§ **Source text**:
Member of Polk State’s First Baseball Squad Throws Ceremonial First Pitch

Posted on by Polk Newsroom

Fifty years ago, Jim Selph pitched for Polk State’s first baseball team.

On Saturday, as the College continues its 50th anniversary celebration, he returned to the mound to throw the ceremonial first pitch prior to the Eagles’ game against Daytona State in Winter Haven.

As the crowd cheered, Selph delivered a pitch that missed the strike zone but was generously called a strike by the announcer.

Throwing the  first pitch — no matter where it landed — stirred many fond memories for Selph.

“When I started, it was Polk Junior College. We were the Vikings, and green and orange were the colors. The regional campus was at the old Bartow air base. “

In the College’s first year, it had no baseball field to call its own.

“We started practicing out in a field among some pine trees,” he said. “I assume it had been a pasture at one point. We then did some practicing on actual diamonds and ball fields in Bartow and Mulberry.”

While this year’s baseball team will play 50 games, that first team had a short season.

“I can’t remember how many games we played,” Selph said. “Probably 15 or 16. We played several games at the Bartow community field and one or two in Mulberry.”

§ **Dataset entries**:
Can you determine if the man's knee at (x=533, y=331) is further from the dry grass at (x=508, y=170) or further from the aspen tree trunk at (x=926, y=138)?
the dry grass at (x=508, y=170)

--

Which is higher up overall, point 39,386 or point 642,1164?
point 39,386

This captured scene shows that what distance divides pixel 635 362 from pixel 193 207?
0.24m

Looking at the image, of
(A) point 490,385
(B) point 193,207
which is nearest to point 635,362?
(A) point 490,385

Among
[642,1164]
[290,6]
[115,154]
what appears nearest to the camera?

---

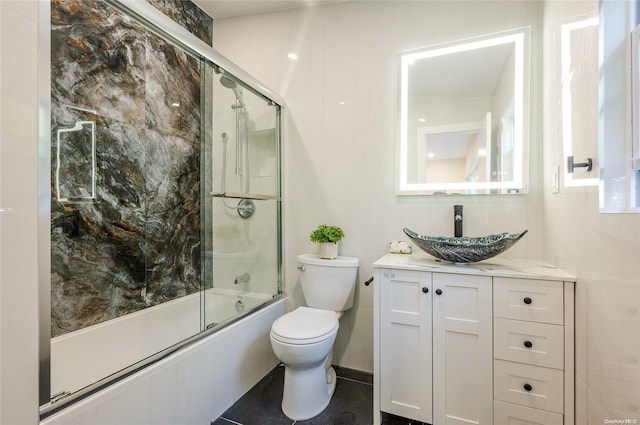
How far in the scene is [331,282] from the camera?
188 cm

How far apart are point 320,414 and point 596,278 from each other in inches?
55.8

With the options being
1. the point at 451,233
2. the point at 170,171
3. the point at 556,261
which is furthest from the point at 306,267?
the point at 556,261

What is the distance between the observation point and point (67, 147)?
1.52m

§ **Exercise instructions**:
Name every town mentioned in the article about Polk State's first baseball squad, each one listed once.

§ **Written answer**:
Winter Haven, Bartow, Mulberry